Jeśli prowadzisz wiele instalacji PrestaShop w tej samej domenie (na przykład w podkatalogach), ich ciasteczka mogą wchodzić w konflikt. Każda instalacja używa podobnej nazwy ciasteczka, a jeśli ścieżka ciasteczka jest ustawiona na /, ciasteczko jednego sklepu nadpisuje ciasteczko drugiego. Ustaw unikalne nazwy ciasteczek dla każdej instalacji poprzez _COOKIE_KEY_ (co wpływa na nazwę ciasteczka) lub skonfiguruj ścieżkę ciasteczka, aby pasowała do podkatalogu każdej instalacji.

Optymalizacja konfiguracji ciasteczek pod kątem wydajności

Dobrze zoptymalizowana konfiguracja ciasteczek PrestaShop minimalizuje narzut przy zachowaniu funkcjonalności. Użyj domeny bez ciasteczek lub CDN dla zasobów statycznych, aby uniknąć wysyłania ciasteczek z zapytaniami o obrazy, CSS i JavaScript. Utrzymuj mały rozmiar ciasteczka, zapobiegając przechowywaniu niepotrzebnych danych przez moduły. Ustaw odpowiednie timeouty sesji, które balansują bezpieczeństwo (krótsze jest bezpieczniejsze) z doświadczeniem użytkownika (dłuższe oznacza mniej ponownych logowań). Użyj Redis do przechowywania sesji, aby połączyć szybki dostęp ze współdzielonym stanem między instancjami serwera. Włącz atrybuty Secure i HttpOnly, aby chronić integralność ciasteczek bez wpływu na wydajność. Wdróż prawidłową zgodę na ciasteczka, aby uniknąć ładowania niepotrzebnych ciasteczek śledzenia, które dodają narzut i ryzyko prawne.
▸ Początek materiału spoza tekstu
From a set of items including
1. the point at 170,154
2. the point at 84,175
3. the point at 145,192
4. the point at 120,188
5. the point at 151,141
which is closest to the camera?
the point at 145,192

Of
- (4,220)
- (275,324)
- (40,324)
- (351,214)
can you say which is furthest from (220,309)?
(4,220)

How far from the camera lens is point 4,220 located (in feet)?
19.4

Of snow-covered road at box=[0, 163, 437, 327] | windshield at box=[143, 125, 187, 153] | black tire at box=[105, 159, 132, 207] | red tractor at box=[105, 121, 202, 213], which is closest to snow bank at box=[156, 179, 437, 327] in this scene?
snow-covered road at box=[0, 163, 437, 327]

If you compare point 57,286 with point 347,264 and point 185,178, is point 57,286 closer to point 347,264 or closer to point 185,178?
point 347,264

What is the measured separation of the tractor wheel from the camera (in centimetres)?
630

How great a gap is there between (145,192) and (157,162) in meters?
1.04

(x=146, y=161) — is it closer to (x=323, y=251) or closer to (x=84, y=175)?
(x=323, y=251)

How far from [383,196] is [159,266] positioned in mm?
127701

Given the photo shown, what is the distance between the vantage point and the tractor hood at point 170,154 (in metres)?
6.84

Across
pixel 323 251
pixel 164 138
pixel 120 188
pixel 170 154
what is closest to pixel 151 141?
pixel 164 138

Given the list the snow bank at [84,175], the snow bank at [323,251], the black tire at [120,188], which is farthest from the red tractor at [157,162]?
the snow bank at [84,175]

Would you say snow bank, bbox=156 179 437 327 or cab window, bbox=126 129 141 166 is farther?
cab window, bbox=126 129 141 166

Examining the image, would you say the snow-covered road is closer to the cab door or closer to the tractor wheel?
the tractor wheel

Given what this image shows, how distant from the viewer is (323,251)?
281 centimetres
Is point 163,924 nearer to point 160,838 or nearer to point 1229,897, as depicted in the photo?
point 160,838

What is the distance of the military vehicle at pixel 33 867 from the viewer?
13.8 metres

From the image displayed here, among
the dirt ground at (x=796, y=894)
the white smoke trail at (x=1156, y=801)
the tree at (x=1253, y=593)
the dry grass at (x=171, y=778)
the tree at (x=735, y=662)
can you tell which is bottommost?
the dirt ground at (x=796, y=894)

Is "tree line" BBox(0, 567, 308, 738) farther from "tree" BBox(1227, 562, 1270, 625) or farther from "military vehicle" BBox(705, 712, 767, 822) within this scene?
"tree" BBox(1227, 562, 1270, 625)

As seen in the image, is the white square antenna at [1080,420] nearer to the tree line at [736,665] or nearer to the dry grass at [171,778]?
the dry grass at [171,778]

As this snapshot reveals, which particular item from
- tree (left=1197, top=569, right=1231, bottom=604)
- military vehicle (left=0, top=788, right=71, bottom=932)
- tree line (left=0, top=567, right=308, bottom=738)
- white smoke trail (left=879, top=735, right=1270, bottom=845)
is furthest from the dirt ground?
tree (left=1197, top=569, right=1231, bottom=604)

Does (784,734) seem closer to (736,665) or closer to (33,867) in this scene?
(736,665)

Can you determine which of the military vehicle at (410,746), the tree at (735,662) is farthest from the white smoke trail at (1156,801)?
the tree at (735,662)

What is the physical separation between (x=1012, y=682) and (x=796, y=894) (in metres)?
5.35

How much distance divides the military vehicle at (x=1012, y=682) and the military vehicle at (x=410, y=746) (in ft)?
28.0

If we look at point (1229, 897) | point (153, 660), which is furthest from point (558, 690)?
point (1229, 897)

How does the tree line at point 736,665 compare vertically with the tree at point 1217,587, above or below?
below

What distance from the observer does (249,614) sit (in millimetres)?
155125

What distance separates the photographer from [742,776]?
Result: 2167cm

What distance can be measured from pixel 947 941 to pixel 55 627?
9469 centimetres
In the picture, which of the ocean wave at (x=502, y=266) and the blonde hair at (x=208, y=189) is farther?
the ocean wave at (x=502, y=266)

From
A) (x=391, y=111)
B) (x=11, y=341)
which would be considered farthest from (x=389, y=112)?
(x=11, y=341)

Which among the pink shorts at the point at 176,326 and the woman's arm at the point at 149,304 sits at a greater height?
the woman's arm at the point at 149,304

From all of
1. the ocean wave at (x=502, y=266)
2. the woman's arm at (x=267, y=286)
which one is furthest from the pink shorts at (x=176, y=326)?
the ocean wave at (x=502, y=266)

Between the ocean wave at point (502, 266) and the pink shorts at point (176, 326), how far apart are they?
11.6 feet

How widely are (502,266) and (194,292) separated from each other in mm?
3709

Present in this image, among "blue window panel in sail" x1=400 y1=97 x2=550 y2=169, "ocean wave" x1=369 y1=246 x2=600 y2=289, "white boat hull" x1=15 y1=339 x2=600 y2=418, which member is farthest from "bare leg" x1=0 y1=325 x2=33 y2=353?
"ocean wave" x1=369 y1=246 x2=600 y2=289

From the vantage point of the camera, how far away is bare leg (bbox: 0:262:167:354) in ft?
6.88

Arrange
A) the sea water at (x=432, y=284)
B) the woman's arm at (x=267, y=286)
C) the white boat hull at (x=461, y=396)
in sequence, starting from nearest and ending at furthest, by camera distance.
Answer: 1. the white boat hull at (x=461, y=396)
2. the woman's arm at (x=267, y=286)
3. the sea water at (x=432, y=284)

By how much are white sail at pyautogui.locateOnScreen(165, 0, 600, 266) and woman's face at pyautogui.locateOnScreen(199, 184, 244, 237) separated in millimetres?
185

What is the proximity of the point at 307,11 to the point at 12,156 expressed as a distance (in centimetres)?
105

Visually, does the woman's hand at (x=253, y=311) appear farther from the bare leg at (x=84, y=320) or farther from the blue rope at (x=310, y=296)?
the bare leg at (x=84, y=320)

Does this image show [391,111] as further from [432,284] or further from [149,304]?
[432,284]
Każda z tych optymalizacji jest indywidualnie niewielka, ale razem tworzą znaczącą poprawę zarówno wydajności, jak i zgodności. Zarządzanie ciasteczkami nie jest efektowną pracą, ale stanowi podstawę każdej interakcji między Twoim sklepem a Twoimi klientami, co sprawia, że warto zrobić to dobrze.